▸ **TUGAS ANDA**
Tentukan apakah setiap pernyataan berikut sesuai dengan kutipan pilihan di bawah. Jawab ya atau tidak untuk tiap nomor, lalu kutip persis kata-kata dari kutipan pilihan yang menjadi penentunya.
1. Kuliah pada hari Jumat itu berlangsung dari pukul 8.00 sampai pukul 17.00.
2. Setelah kuliah berakhir, tokoh "aku" memutuskan kembali ke tempat kost untuk beristirahat.
3. Rasa kantuk berat yang dialami tokoh "aku" disebabkan oleh obat flu yang ditelannya.

▸ **KUTIPAN PILIHAN**
Sabtu, 25 April 2009

Emansipasi Di Gerbong KRL

Hari Jumat itu betul-betul sengsara bagiku. Kuliah dari jam 8.00 sampai jam 17.00 dibarengi dengan flu berat yang aku alami, ditambah dengan sedikit demam, hidung mampet, kepala pusing, dan yang pasti ngantuk berat karena obat flu yang aku telan.

Jam 17.00 kuliah berakhir. Tanpa basa basi aku langsung kabur. Aku ingin pulang. Sebenarnya bisa saja aku kembali ke tempat kost dan beristirahat di sana, tidur sepuasnya. Namun entah kenapa, aku ingin pulang, ingin tidur di kasur empuk rumah, ingin makan masakan Ibu, dan –untuk menghilangkan flu- minta dikeroki Ibu.

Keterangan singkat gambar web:
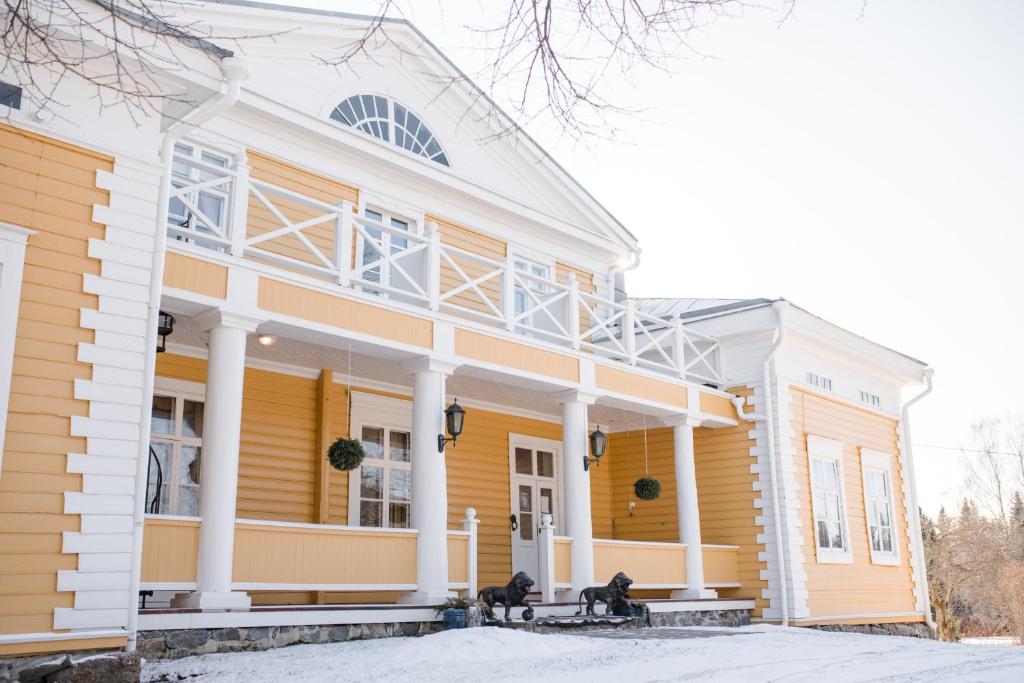 SulkavaTiittalan Kartano的白色的黄色房子,有白色的柱子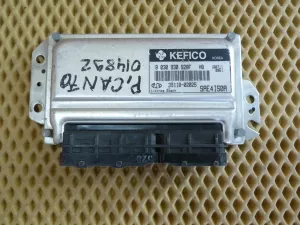 Блок управления двигателем Kia Picanto 2004-2011 (3911002025) — фото 1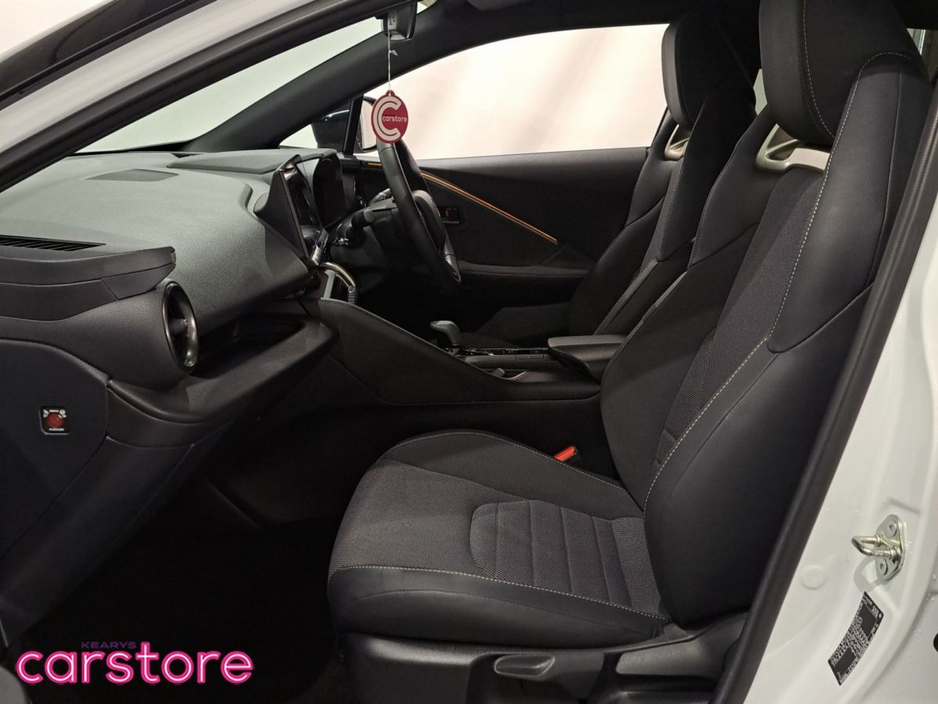 2024 Toyota C-HR 1.8 HYBRID SOL €36,880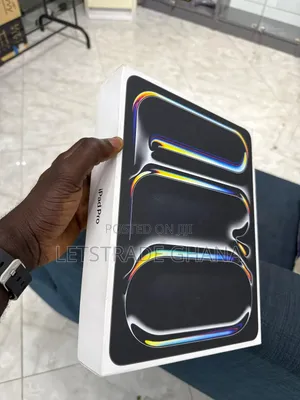New Apple iPad Pro 13 (2025) 256 GB Black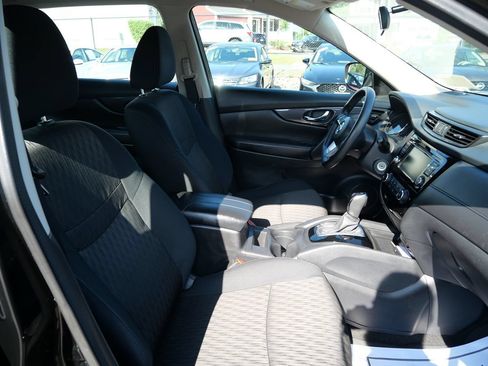 Used 2018 Nissan Rogue S AWD/4WD image 14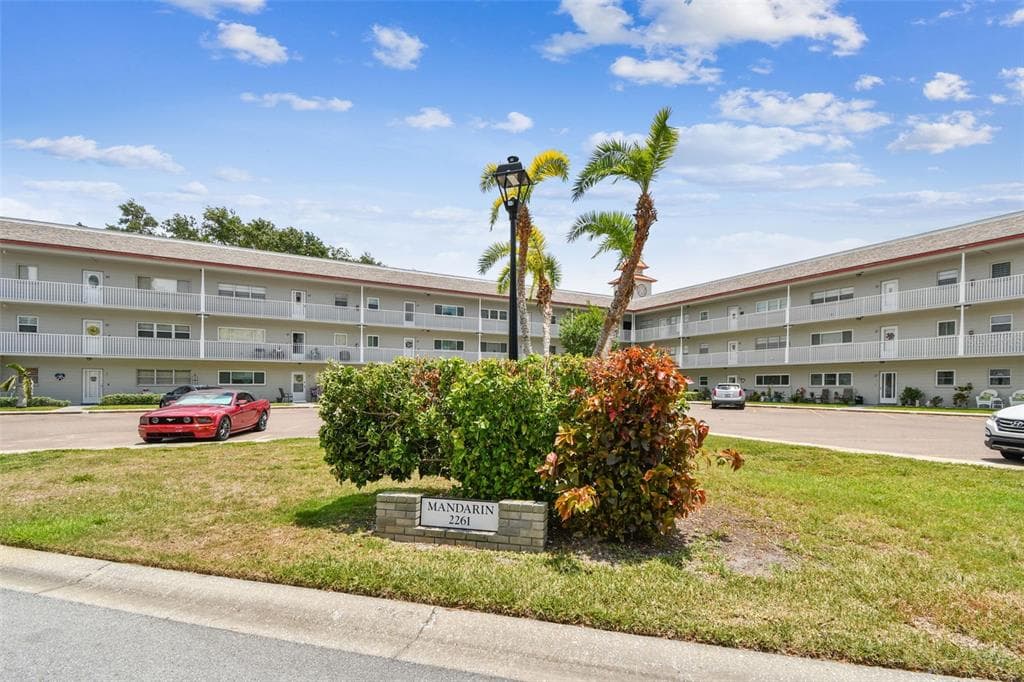 2261 SWEDISH DRIVE UNIT 47 CLEARWATER, FL 33763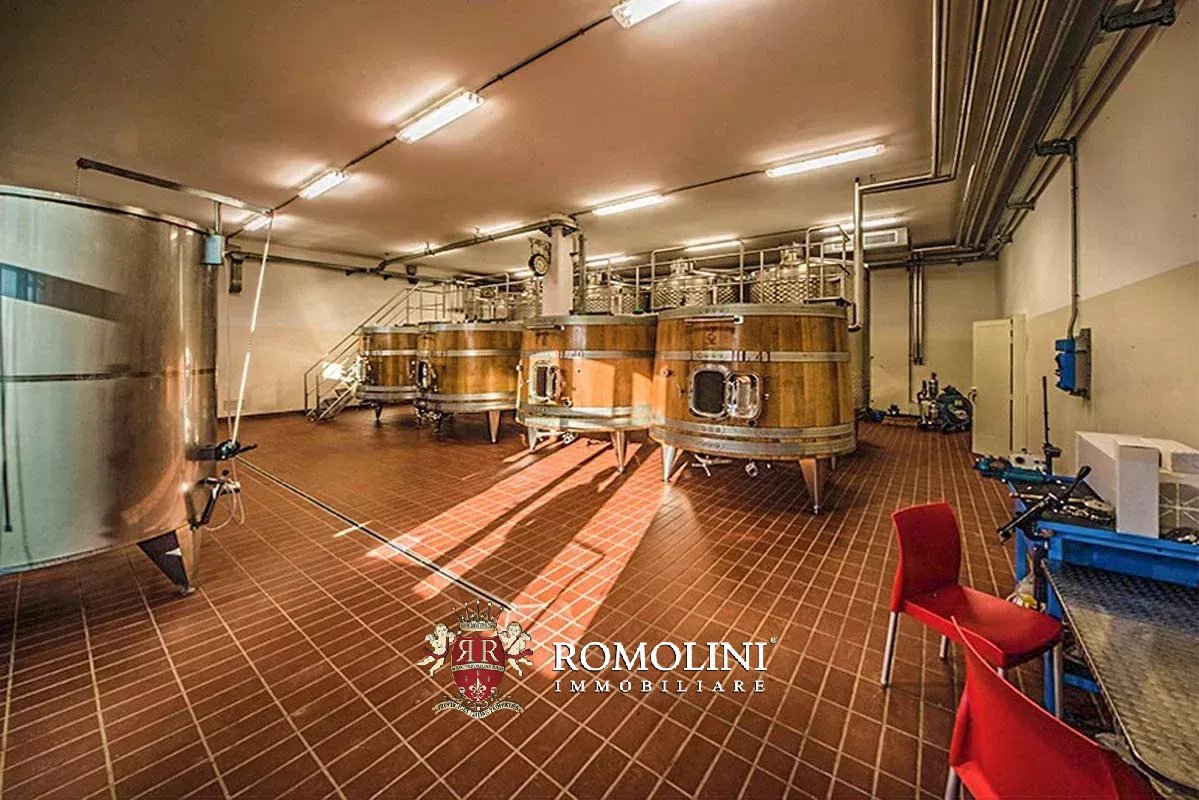 3 Bedroom Vineyard's Image 34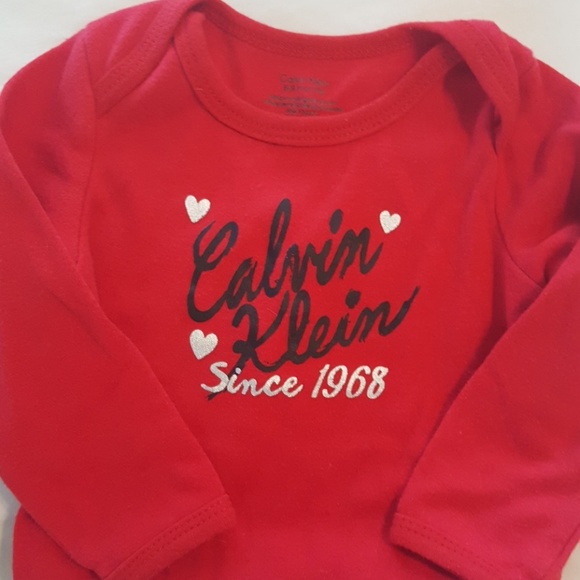 Calvin Klein outfits sz 6-9M - Picture 3 of 3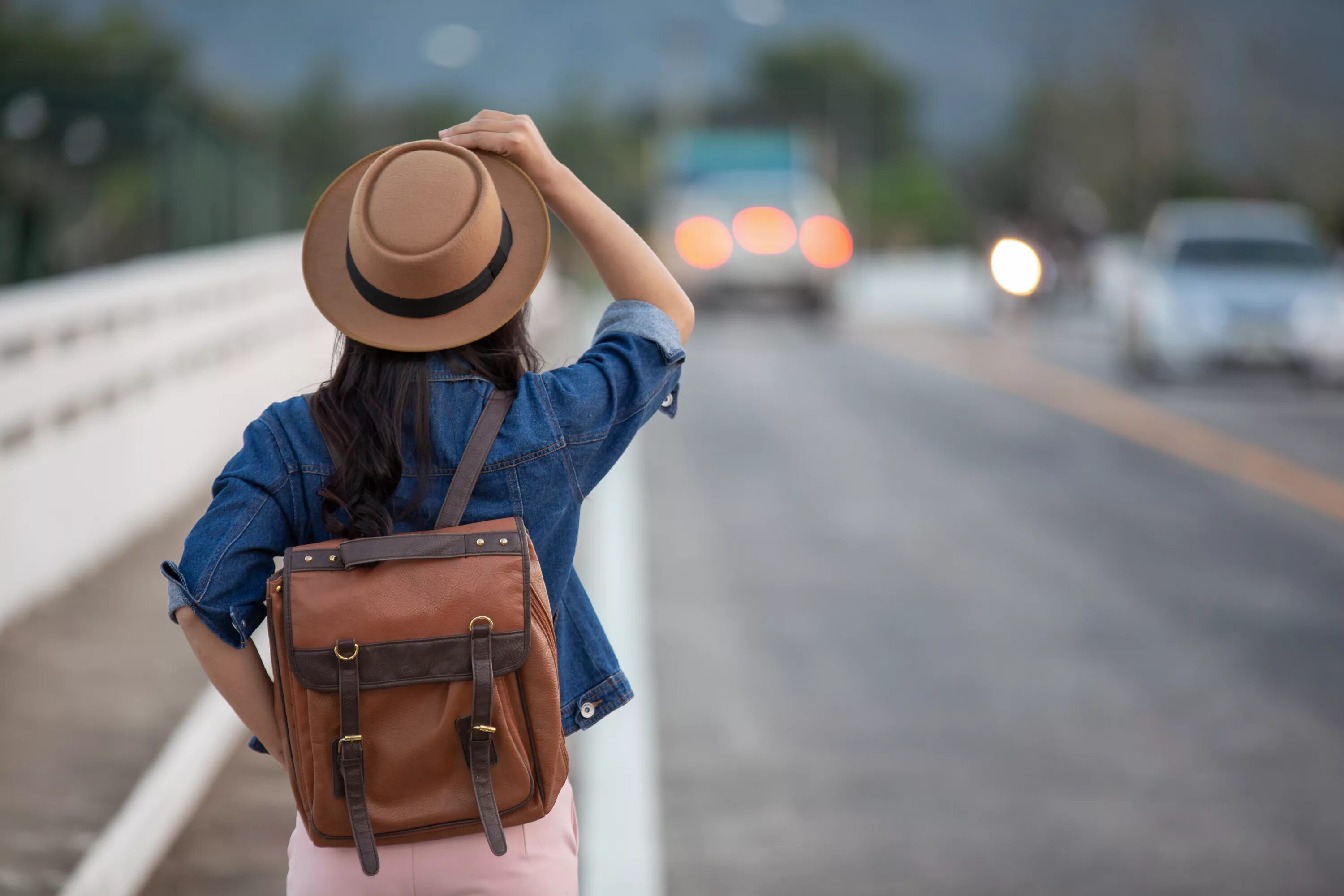 Женщина путешественник. Планирование путешествия. Happy Travel девочка. Женщина турист. Бесцельно путешествовать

▸ **JAWABAN TUGAS**
1. Ya: "Kuliah dari jam 8.00 sampai jam 17.00"
2. Tidak: "Namun entah kenapa, aku ingin pulang, ingin tidur di kasur empuk rumah"
3. Ya: "ngantuk berat karena obat flu yang aku telan"